Une nation ethnique avec une identité fondamentale

L’apparente préoccupation de la N-VA pour notre sécurité sociale masque en fait un programme nationaliste d’extrême droite visant à préserver la pureté ethnique de la Flandre. Que ce soit en matière d’immigration, d’intégration ou encore de sécurité sociale, De Wever mène avant tout un combat nationaliste inspiré des théories d’Edmund Burke, qu’il cite régulièrement comme son philosophe favori. Burke est depuis 200 ans une source d’inspiration pour l’extrême droite et les fascistes de tous bords. Cet homme d’État britannique qui vécut au 18e siècle, farouche opposant à la Révolution française, est considéré comme le père du conservatisme. Il vénère les traditions et tout ce qui différencie et divise les individus: leur histoire, leur culture et leur langue. Dans son livre De ideologie van de N-VA, Ico Maly dépeint minutieusement les similitudes entre la vision de la nation et du nationalisme selon la N-VA et celle de Burke11.

Selon Burke, la nation, ses institutions et ses règles sociétales sont le fruit d’une longue évolution historique. La nation, c’est l’ordre naturel. Une morale et une base culturelle communes sont les conditions indispensables à l’émergence d’une société harmonieuse, authentique et forte dont la survie dépend de l’homogénéité. Les droits individuels sont secondaires par rapport à ceux de la nation, considérée comme sacrée. Pour les conservateurs, un monde idéal est un monde composé de nations homogènes sur le plan ethnique et culturel. De Wever, tout comme ses partisans, considère la nation flamande comme un organisme objectif, un «tissu précieux» (du nom d’un de ses livres, Het Kostbare Weefsel12) composé de valeurs et d’un socle moral et culturel forgés au fil de l’histoire.

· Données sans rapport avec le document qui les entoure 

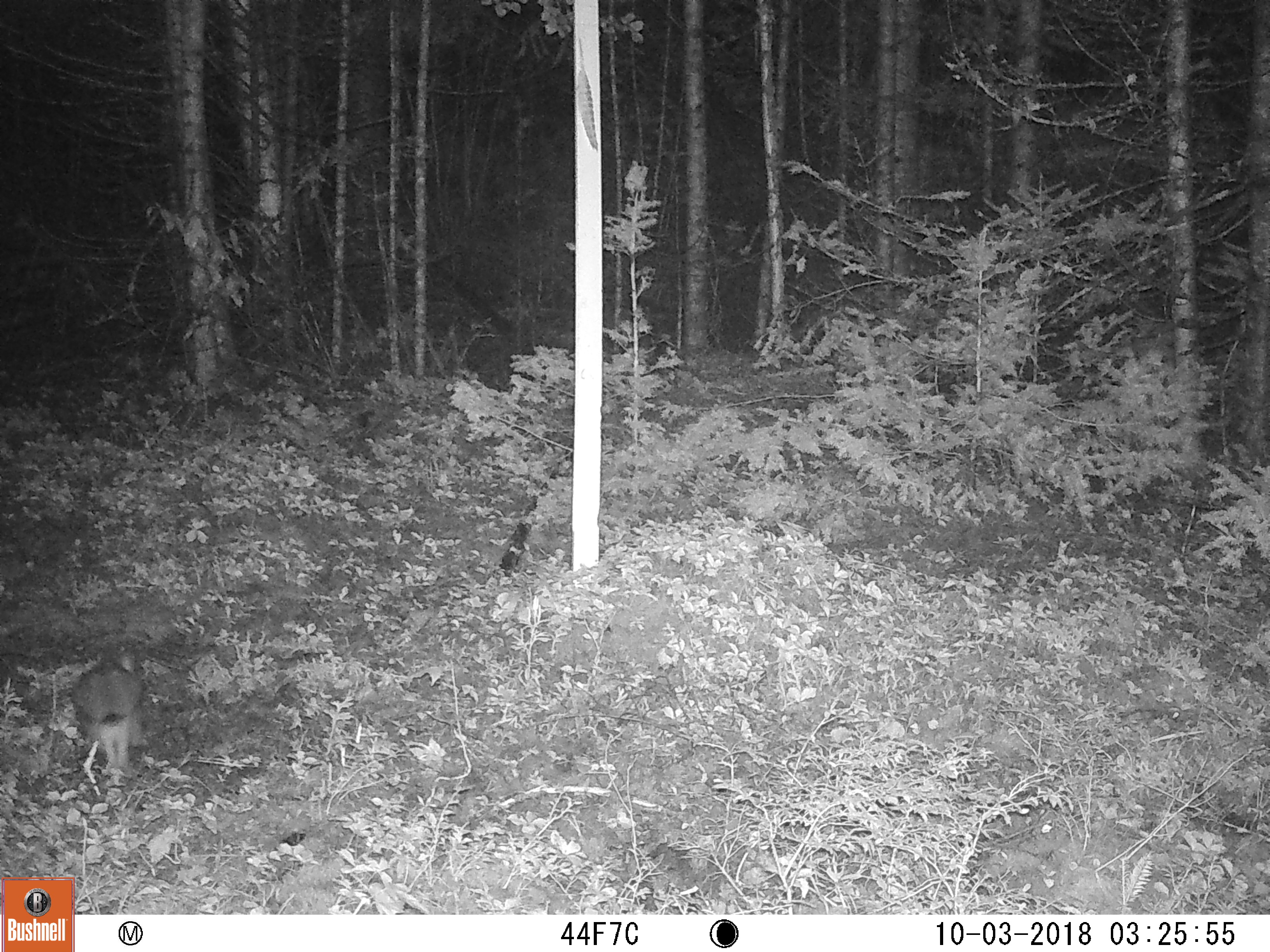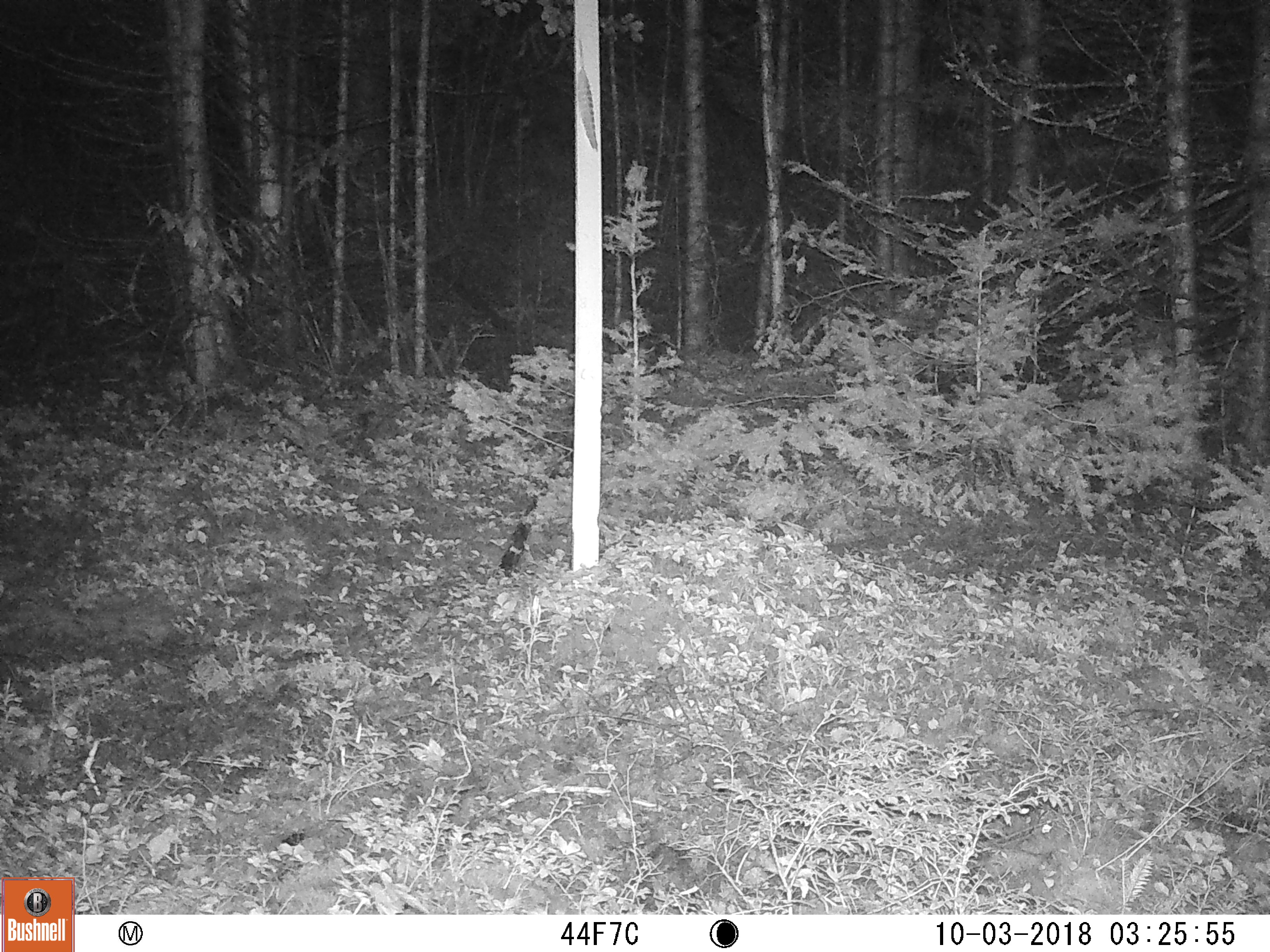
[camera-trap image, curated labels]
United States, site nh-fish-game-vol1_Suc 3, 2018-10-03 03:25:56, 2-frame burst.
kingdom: Animalia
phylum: Chordata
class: Mammalia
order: Lagomorpha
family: Leporidae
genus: Lepus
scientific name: Lepus americanus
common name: snowshoe hare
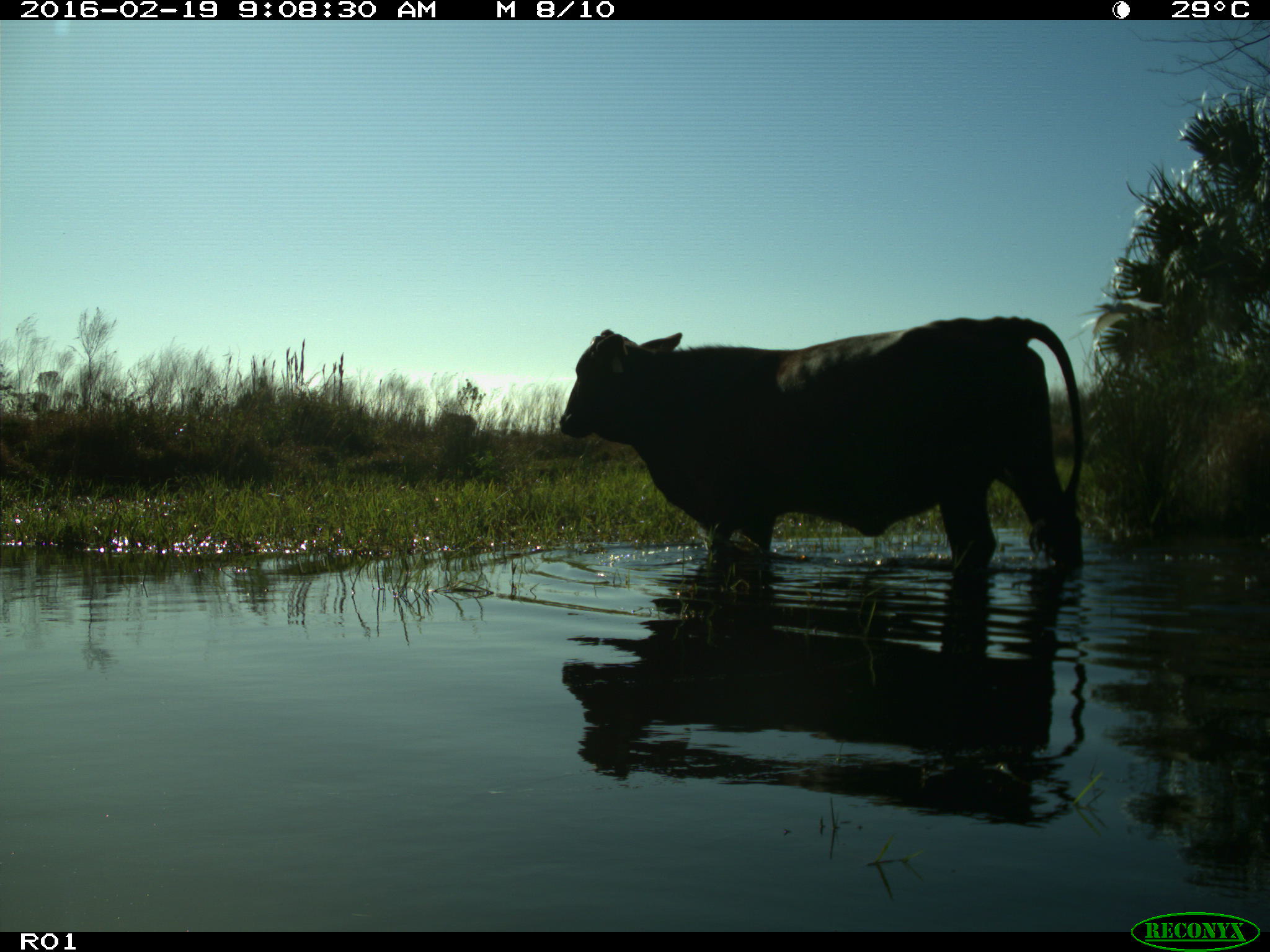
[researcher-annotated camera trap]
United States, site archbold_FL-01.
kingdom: Animalia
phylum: Chordata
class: Mammalia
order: Artiodactyla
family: Bovidae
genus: Bos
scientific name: Bos taurus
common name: domestic cow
Bos taurus (domestic cow).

C’est ainsi que la N-VA estime que les nouveaux arrivants doivent se plier à l’hégémonie des Flamands authentiques, s’assimiler et se soumettre à la primauté d’une nation formée d’une population homogène sur le plan culturel. «La N-VA n’a aucun complexe à faire de l’identité flamande un instrument majeur pour quiconque souhaite faire partie de notre société et souhaite mettre toutes les chances de son côté pour s’épanouir en tant qu’être humain et citoyen», écrit De Wever13. Quelles sont les caractéristiques de cette identité flamande? Si la langue en est naturellement un élément clé, parler le néerlandais correctement ne suffit pas. Il faut également adopter les points de vue d’un nationaliste flamand. Un belgicain ou un défenseur du multiculturalisme ne peut être considéré comme un bon Flamand, pas plus que le syndicaliste ou la personne de gauche. Vu qu’il s’agit de respecter l’organisation de la société bâtie au fil du temps, ses traditions et ses institutions, les défenseurs d’une lutte sociale visant l’émancipation et l’égalité du peuple travailleur sont par définition des opposants qui divisent la nation et déstabilisent l’élite historique.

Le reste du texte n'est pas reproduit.